**GOAL OF THE EXERCISE**
Write each line exactly as it stands, from the line containing "Of the selection the" through the end of the data.

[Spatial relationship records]
::::::::

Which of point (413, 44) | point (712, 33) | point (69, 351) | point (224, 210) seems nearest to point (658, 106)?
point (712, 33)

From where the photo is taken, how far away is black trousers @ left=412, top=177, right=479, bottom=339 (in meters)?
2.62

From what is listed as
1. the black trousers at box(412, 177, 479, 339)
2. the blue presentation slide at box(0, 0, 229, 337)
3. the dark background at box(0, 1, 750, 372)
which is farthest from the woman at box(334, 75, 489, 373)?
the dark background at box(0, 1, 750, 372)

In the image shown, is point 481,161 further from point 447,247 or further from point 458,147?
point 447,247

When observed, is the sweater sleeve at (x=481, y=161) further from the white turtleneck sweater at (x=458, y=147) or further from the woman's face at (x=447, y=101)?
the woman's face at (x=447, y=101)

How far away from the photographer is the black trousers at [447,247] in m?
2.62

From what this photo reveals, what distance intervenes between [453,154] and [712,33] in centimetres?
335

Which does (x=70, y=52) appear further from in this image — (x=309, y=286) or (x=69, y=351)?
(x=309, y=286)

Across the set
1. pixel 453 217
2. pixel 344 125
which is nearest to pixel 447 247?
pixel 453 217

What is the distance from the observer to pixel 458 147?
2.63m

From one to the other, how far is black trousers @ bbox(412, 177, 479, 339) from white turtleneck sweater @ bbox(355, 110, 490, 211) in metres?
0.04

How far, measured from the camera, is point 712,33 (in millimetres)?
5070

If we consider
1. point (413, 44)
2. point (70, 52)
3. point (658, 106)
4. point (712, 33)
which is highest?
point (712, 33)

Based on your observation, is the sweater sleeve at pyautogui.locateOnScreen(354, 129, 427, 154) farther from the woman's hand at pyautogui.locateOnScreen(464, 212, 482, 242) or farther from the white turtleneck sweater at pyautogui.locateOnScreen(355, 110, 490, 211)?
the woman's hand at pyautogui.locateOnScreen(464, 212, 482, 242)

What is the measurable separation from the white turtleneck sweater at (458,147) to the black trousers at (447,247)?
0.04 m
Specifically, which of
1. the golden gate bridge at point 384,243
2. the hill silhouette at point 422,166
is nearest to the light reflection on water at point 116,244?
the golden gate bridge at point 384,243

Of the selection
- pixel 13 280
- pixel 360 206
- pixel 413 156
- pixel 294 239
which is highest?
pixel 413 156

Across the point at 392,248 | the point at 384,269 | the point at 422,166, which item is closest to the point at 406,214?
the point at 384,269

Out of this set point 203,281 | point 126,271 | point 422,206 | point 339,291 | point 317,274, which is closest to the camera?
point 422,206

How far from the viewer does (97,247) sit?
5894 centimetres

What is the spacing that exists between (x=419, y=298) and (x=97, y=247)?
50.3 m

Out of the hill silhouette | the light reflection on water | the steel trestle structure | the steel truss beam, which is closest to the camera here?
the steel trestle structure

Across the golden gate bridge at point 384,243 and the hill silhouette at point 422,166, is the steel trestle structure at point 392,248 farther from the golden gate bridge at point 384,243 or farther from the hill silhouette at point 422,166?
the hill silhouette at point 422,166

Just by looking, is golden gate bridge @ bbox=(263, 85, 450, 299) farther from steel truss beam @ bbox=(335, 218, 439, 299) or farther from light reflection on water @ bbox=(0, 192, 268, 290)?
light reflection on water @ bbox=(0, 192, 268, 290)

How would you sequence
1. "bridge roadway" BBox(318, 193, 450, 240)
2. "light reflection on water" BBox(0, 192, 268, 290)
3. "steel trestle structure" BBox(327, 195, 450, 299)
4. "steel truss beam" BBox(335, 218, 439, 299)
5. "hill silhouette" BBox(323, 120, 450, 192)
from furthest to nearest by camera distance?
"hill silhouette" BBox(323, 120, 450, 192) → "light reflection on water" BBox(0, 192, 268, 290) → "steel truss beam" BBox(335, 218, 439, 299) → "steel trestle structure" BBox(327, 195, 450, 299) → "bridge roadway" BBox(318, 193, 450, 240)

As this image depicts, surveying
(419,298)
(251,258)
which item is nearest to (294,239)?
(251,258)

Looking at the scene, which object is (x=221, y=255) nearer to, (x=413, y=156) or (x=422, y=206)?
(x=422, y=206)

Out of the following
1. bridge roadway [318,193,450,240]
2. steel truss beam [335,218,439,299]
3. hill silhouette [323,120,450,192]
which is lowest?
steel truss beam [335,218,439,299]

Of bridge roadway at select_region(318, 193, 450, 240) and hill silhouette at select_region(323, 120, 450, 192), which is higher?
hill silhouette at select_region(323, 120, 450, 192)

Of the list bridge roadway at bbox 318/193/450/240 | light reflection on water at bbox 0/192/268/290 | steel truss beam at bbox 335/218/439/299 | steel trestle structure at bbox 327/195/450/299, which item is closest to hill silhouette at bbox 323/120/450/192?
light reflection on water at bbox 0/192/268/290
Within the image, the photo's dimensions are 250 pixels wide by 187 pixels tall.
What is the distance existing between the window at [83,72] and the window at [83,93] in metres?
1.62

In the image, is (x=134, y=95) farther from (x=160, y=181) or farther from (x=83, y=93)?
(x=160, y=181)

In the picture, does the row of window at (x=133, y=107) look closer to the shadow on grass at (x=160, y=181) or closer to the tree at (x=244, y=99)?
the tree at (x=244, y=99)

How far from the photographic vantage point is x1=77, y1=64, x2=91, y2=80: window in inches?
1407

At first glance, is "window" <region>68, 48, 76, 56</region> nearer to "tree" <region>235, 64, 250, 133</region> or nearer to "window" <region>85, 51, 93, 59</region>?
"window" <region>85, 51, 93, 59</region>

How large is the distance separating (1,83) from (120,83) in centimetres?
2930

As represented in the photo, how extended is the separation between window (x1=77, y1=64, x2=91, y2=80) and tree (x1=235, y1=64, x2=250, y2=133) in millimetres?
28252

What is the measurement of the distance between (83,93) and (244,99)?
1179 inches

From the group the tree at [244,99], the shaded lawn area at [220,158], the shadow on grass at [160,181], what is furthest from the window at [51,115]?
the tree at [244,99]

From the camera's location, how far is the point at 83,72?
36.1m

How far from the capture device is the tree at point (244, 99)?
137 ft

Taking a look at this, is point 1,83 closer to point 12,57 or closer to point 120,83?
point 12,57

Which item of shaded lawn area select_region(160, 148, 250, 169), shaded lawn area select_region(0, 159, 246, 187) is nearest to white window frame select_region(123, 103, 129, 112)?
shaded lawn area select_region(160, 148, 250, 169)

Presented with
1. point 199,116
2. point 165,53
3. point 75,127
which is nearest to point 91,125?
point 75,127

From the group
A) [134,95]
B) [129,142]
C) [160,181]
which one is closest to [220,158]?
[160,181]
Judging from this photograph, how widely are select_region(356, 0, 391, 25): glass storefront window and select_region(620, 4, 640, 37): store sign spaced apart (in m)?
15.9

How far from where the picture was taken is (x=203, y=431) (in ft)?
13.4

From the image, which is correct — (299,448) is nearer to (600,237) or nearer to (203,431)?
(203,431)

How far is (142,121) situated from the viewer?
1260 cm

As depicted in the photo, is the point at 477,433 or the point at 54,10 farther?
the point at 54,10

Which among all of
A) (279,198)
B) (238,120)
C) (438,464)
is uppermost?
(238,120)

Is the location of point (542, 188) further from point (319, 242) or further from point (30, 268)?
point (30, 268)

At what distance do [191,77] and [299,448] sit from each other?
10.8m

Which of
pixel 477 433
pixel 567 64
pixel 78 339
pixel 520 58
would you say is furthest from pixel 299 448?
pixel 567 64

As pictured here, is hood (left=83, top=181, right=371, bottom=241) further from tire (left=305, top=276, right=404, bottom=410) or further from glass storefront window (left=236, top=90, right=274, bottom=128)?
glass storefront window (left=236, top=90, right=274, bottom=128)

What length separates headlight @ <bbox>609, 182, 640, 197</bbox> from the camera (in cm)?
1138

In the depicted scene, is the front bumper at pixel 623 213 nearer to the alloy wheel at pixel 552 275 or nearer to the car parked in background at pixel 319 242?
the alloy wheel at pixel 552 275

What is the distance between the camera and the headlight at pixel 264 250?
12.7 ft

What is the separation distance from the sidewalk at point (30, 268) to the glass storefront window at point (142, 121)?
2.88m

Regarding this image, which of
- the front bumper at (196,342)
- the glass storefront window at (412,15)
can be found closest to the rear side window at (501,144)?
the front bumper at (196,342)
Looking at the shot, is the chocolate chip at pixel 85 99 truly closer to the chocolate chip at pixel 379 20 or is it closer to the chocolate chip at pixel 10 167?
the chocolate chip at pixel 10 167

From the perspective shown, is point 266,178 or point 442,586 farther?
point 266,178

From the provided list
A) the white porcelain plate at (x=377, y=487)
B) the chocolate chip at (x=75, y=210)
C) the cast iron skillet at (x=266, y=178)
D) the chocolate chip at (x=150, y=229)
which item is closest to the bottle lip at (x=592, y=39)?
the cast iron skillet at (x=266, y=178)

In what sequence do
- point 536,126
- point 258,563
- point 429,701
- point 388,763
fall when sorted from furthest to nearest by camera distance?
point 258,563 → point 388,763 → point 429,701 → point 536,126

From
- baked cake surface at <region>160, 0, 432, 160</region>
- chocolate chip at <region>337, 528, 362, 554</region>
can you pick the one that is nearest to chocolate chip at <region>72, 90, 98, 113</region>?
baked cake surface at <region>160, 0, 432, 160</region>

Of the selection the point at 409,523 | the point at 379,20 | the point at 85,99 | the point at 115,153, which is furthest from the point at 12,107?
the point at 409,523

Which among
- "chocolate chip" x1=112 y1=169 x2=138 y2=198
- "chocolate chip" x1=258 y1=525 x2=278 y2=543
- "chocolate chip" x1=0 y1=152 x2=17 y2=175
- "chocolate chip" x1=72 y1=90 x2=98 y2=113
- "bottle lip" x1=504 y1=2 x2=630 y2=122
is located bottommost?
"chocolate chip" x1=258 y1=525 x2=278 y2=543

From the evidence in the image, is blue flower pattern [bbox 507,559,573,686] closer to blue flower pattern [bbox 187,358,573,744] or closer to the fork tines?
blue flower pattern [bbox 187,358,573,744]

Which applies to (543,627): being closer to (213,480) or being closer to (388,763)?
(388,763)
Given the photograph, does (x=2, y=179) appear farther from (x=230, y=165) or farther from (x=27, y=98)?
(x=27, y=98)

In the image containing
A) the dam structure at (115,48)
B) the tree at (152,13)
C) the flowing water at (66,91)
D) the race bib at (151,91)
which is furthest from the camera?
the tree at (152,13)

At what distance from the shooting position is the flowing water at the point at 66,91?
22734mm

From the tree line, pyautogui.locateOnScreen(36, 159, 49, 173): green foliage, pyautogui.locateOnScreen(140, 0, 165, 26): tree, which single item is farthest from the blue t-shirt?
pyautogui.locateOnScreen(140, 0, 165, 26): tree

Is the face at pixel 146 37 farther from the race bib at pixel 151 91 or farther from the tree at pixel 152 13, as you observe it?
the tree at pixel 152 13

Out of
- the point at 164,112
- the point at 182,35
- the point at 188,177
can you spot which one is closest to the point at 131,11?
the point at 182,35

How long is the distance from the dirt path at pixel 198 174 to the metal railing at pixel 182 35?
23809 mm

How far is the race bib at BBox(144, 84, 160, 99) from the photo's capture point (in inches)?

::::::::

**WORKED SOLUTION**
Of the selection the point at 409,523 | the point at 379,20 | the point at 85,99 | the point at 115,153, which is furthest from the point at 12,107?
the point at 409,523

Which among
- "chocolate chip" x1=112 y1=169 x2=138 y2=198
- "chocolate chip" x1=258 y1=525 x2=278 y2=543
- "chocolate chip" x1=0 y1=152 x2=17 y2=175
- "chocolate chip" x1=72 y1=90 x2=98 y2=113
- "bottle lip" x1=504 y1=2 x2=630 y2=122
is located bottommost?
"chocolate chip" x1=258 y1=525 x2=278 y2=543

From the evidence in the image, is blue flower pattern [bbox 507,559,573,686] closer to blue flower pattern [bbox 187,358,573,744] or closer to the fork tines?
blue flower pattern [bbox 187,358,573,744]

Which applies to (543,627): being closer to (213,480) or being closer to (388,763)?
(388,763)
Given the photograph, does (x=2, y=179) appear farther from (x=230, y=165) or farther from (x=27, y=98)?
(x=27, y=98)

In the image containing
A) the dam structure at (115,48)
B) the tree at (152,13)
C) the flowing water at (66,91)
D) the race bib at (151,91)
which is furthest from the camera?
the tree at (152,13)

At what distance from the shooting position is the flowing water at the point at 66,91?
22734mm

From the tree line, pyautogui.locateOnScreen(36, 159, 49, 173): green foliage, pyautogui.locateOnScreen(140, 0, 165, 26): tree, which single item is farthest from the blue t-shirt?
pyautogui.locateOnScreen(140, 0, 165, 26): tree

Is the face at pixel 146 37 farther from the race bib at pixel 151 91 or farther from the tree at pixel 152 13, as you observe it?
the tree at pixel 152 13

Out of
- the point at 164,112
- the point at 182,35
- the point at 188,177
can you spot which one is closest to the point at 131,11?
the point at 182,35

How long is the distance from the dirt path at pixel 198 174 to the metal railing at pixel 182 35?
23809 mm

How far is the race bib at BBox(144, 84, 160, 99) from the photo's capture point (in inches)?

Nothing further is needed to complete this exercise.